→ **Your instructions**:
What you return must match the records word for word.

Short descriptive text snippets
_ _ _ _

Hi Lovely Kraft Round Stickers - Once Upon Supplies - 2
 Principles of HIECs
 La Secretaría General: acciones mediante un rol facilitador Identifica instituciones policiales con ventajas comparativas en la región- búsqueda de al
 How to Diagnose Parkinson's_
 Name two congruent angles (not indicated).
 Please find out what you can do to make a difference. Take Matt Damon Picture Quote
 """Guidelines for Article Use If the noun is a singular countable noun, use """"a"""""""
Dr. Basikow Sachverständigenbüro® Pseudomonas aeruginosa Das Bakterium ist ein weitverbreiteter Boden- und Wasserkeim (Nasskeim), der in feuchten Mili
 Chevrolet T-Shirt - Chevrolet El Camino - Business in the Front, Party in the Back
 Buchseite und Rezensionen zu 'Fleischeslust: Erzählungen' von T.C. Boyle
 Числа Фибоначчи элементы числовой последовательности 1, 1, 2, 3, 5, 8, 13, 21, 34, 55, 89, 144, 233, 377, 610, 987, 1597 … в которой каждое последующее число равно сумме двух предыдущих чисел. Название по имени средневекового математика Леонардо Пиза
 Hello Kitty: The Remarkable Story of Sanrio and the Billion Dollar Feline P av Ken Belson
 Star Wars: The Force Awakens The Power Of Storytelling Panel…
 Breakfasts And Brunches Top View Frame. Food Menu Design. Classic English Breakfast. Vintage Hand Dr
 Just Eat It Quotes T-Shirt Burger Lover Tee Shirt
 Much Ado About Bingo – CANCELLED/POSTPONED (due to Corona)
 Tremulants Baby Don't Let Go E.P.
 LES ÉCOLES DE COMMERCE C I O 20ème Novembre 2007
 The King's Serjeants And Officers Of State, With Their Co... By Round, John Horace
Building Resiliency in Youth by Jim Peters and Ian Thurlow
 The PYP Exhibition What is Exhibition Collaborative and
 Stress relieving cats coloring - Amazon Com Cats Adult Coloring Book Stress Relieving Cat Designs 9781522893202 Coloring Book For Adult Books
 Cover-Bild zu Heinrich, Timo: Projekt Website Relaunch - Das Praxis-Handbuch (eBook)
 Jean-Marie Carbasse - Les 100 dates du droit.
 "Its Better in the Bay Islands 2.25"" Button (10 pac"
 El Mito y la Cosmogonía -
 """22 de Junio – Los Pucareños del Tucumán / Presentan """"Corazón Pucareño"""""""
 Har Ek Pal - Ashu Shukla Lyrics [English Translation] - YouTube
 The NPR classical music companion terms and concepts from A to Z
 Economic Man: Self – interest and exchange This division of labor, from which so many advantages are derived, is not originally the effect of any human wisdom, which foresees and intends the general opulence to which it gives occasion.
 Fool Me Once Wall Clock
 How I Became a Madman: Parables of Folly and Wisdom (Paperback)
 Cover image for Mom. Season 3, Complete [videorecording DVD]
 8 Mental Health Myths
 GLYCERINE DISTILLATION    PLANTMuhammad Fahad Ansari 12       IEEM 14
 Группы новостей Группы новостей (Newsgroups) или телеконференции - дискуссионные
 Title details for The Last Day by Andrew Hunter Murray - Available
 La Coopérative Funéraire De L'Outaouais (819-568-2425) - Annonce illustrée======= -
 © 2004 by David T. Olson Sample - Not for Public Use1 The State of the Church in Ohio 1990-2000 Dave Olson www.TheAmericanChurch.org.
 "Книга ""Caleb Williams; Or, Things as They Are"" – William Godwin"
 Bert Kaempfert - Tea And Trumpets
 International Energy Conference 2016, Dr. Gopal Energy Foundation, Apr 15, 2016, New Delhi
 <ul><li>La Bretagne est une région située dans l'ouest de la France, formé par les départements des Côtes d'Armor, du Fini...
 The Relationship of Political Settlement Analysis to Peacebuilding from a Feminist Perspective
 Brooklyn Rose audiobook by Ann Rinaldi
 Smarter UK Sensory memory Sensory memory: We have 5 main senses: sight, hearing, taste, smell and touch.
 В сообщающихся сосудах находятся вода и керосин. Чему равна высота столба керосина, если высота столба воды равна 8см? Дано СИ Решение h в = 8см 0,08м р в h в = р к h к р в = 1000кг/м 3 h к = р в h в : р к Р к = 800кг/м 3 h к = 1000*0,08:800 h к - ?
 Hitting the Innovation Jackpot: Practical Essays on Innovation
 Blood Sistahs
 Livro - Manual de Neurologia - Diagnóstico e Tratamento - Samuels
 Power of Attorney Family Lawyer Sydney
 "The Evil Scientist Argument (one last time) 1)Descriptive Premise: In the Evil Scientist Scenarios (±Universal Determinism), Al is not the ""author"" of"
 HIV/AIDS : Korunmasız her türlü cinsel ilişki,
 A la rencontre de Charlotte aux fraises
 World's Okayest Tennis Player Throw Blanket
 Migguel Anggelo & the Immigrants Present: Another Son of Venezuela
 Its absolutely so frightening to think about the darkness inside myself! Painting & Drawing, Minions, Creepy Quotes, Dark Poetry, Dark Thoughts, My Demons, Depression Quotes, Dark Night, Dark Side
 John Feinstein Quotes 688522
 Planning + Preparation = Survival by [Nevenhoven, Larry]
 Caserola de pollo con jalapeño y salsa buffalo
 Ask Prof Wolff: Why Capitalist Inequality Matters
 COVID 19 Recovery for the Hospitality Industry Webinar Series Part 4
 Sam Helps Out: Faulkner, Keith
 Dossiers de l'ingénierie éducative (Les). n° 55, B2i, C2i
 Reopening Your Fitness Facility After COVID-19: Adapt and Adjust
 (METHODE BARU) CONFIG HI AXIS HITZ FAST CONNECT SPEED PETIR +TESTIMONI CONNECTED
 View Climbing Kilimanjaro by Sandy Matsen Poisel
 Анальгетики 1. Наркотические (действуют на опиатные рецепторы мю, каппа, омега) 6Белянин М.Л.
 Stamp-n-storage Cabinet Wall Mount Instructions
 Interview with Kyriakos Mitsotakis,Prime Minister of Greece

_ _ _ _

→ **Exercise output**:
Hi Lovely Kraft Round Stickers - Once Upon Supplies - 2
 Principles of HIECs
 La Secretaría General: acciones mediante un rol facilitador Identifica instituciones policiales con ventajas comparativas en la región- búsqueda de al
 How to Diagnose Parkinson's_
 Name two congruent angles (not indicated).
 Please find out what you can do to make a difference. Take Matt Damon Picture Quote
 """Guidelines for Article Use If the noun is a singular countable noun, use """"a"""""""
Dr. Basikow Sachverständigenbüro® Pseudomonas aeruginosa Das Bakterium ist ein weitverbreiteter Boden- und Wasserkeim (Nasskeim), der in feuchten Mili
 Chevrolet T-Shirt - Chevrolet El Camino - Business in the Front, Party in the Back
 Buchseite und Rezensionen zu 'Fleischeslust: Erzählungen' von T.C. Boyle
 Числа Фибоначчи элементы числовой последовательности 1, 1, 2, 3, 5, 8, 13, 21, 34, 55, 89, 144, 233, 377, 610, 987, 1597 … в которой каждое последующее число равно сумме двух предыдущих чисел. Название по имени средневекового математика Леонардо Пиза
 Hello Kitty: The Remarkable Story of Sanrio and the Billion Dollar Feline P av Ken Belson
 Star Wars: The Force Awakens The Power Of Storytelling Panel…
 Breakfasts And Brunches Top View Frame. Food Menu Design. Classic English Breakfast. Vintage Hand Dr
 Just Eat It Quotes T-Shirt Burger Lover Tee Shirt
 Much Ado About Bingo – CANCELLED/POSTPONED (due to Corona)
 Tremulants Baby Don't Let Go E.P.
 LES ÉCOLES DE COMMERCE C I O 20ème Novembre 2007
 The King's Serjeants And Officers Of State, With Their Co... By Round, John Horace
Building Resiliency in Youth by Jim Peters and Ian Thurlow
 The PYP Exhibition What is Exhibition Collaborative and
 Stress relieving cats coloring - Amazon Com Cats Adult Coloring Book Stress Relieving Cat Designs 9781522893202 Coloring Book For Adult Books
 Cover-Bild zu Heinrich, Timo: Projekt Website Relaunch - Das Praxis-Handbuch (eBook)
 Jean-Marie Carbasse - Les 100 dates du droit.
 "Its Better in the Bay Islands 2.25"" Button (10 pac"
 El Mito y la Cosmogonía -
 """22 de Junio – Los Pucareños del Tucumán / Presentan """"Corazón Pucareño"""""""
 Har Ek Pal - Ashu Shukla Lyrics [English Translation] - YouTube
 The NPR classical music companion terms and concepts from A to Z
 Economic Man: Self – interest and exchange This division of labor, from which so many advantages are derived, is not originally the effect of any human wisdom, which foresees and intends the general opulence to which it gives occasion.
 Fool Me Once Wall Clock
 How I Became a Madman: Parables of Folly and Wisdom (Paperback)
 Cover image for Mom. Season 3, Complete [videorecording DVD]
 8 Mental Health Myths
 GLYCERINE DISTILLATION    PLANTMuhammad Fahad Ansari 12       IEEM 14
 Группы новостей Группы новостей (Newsgroups) или телеконференции - дискуссионные
 Title details for The Last Day by Andrew Hunter Murray - Available
 La Coopérative Funéraire De L'Outaouais (819-568-2425) - Annonce illustrée======= -
 © 2004 by David T. Olson Sample - Not for Public Use1 The State of the Church in Ohio 1990-2000 Dave Olson www.TheAmericanChurch.org.
 "Книга ""Caleb Williams; Or, Things as They Are"" – William Godwin"
 Bert Kaempfert - Tea And Trumpets
 International Energy Conference 2016, Dr. Gopal Energy Foundation, Apr 15, 2016, New Delhi
 <ul><li>La Bretagne est une région située dans l'ouest de la France, formé par les départements des Côtes d'Armor, du Fini...
 The Relationship of Political Settlement Analysis to Peacebuilding from a Feminist Perspective
 Brooklyn Rose audiobook by Ann Rinaldi
 Smarter UK Sensory memory Sensory memory: We have 5 main senses: sight, hearing, taste, smell and touch.
 В сообщающихся сосудах находятся вода и керосин. Чему равна высота столба керосина, если высота столба воды равна 8см? Дано СИ Решение h в = 8см 0,08м р в h в = р к h к р в = 1000кг/м 3 h к = р в h в : р к Р к = 800кг/м 3 h к = 1000*0,08:800 h к - ?
 Hitting the Innovation Jackpot: Practical Essays on Innovation
 Blood Sistahs
 Livro - Manual de Neurologia - Diagnóstico e Tratamento - Samuels
 Power of Attorney Family Lawyer Sydney
 "The Evil Scientist Argument (one last time) 1)Descriptive Premise: In the Evil Scientist Scenarios (±Universal Determinism), Al is not the ""author"" of"
 HIV/AIDS : Korunmasız her türlü cinsel ilişki,
 A la rencontre de Charlotte aux fraises
 World's Okayest Tennis Player Throw Blanket
 Migguel Anggelo & the Immigrants Present: Another Son of Venezuela
 Its absolutely so frightening to think about the darkness inside myself! Painting & Drawing, Minions, Creepy Quotes, Dark Poetry, Dark Thoughts, My Demons, Depression Quotes, Dark Night, Dark Side
 John Feinstein Quotes 688522
 Planning + Preparation = Survival by [Nevenhoven, Larry]
 Caserola de pollo con jalapeño y salsa buffalo
 Ask Prof Wolff: Why Capitalist Inequality Matters
 COVID 19 Recovery for the Hospitality Industry Webinar Series Part 4
 Sam Helps Out: Faulkner, Keith
 Dossiers de l'ingénierie éducative (Les). n° 55, B2i, C2i
 Reopening Your Fitness Facility After COVID-19: Adapt and Adjust
 (METHODE BARU) CONFIG HI AXIS HITZ FAST CONNECT SPEED PETIR +TESTIMONI CONNECTED
 View Climbing Kilimanjaro by Sandy Matsen Poisel
 Анальгетики 1. Наркотические (действуют на опиатные рецепторы мю, каппа, омега) 6Белянин М.Л.
 Stamp-n-storage Cabinet Wall Mount Instructions
 Interview with Kyriakos Mitsotakis,Prime Minister of Greece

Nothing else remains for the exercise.